Glaciers advance and retreat on a regular basis, but in the Southern Hemisphere glaciers have retreated farther in each cycle, while in the Northern Hemisphere glaciers have in general steadily advanced. 

John Mercer, a pioneer glacial geologist at Ohio State University, proposed this hypothesis back in 1968. But it wasn’t until the last 10 years that an improved form of dating using an isotope called beryllium-10 allowed scientists to accurately date the glacial changes and confirm the hypothesis. 

Aaron Putnam is one of those scientists and confirmed the hemispheric differences when he studied the Southern Alps of New Zealand. 

In Europe, the Medieval Warm Period allowed Vikings to sail across the Atlantic Ocean and settle in Greenland, while during the Little Ice Age people could safely skate across the River Thames in England. However, the Southern Hemisphere showed a very different picture. 

“[The New Zealand glaciers] were more extensive during Medieval times implying colder conditions, and they were retreating during the Little Ice Age, implying warming conditions,” Putnam said. “This asynchrony seems to go back through the last 10,000 years.” 

Putnam stresses the importance of the evidence that the hemisphere climates haven’t synchronized. “One of the main arguments against the present warming being due to human cause is people think it’s related, it’s just part of the cycle,” Putnam said. 

But with these new findings, scientists see that the natural cycle consists of contrasting climate between the hemispheres – not synchrony. The present trend of simultaneous warming between the hemispheres is a break from observed pattern, and that is what is alarming. 

“We think it’s most likely due to atmospheric CO2 rise,” Putnam concludes. 

But what accounts for this past difference in climate patterns between the hemispheres? 

“That, we’re still trying to figure out,” Kaplan said. 

Scientists are still in the process of collecting data to see what exactly the differences are between the hemispheres. 
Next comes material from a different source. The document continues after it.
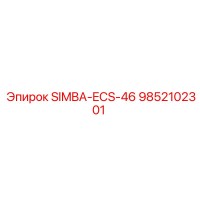 9852102301 SIMBA-ECS-46 Epiroc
Ideas about possible causes include differences in ocean currents and differences in insolation, which is the amount of energy received from the sun. The hemispheres are anti-phase in terms of insolation: because of the tilt of Earth’s axis, when one hemisphere receives more energy from the sun, the other hemisphere receives less. 

The insolation-based theory works well in part. However, it runs into some problems in southern South America. By its predictions, glaciers in the region should have been at their maximum around 10,000 years ago. However, they were at their maximum 6,000-4,000 years ago. 

An influential factor could be that southern South America is much closer to Antarctica, a significant mass of ice, which could exert a significant force on its climate. 

“There are reasons to suspect Antarctic climate to be different than European climate,” Kaplan said. “It’s affected by different natural climate variability, [such as] different ocean processes.” 

With man-induced global warming, it may be that the days of natural climate variability are numbered.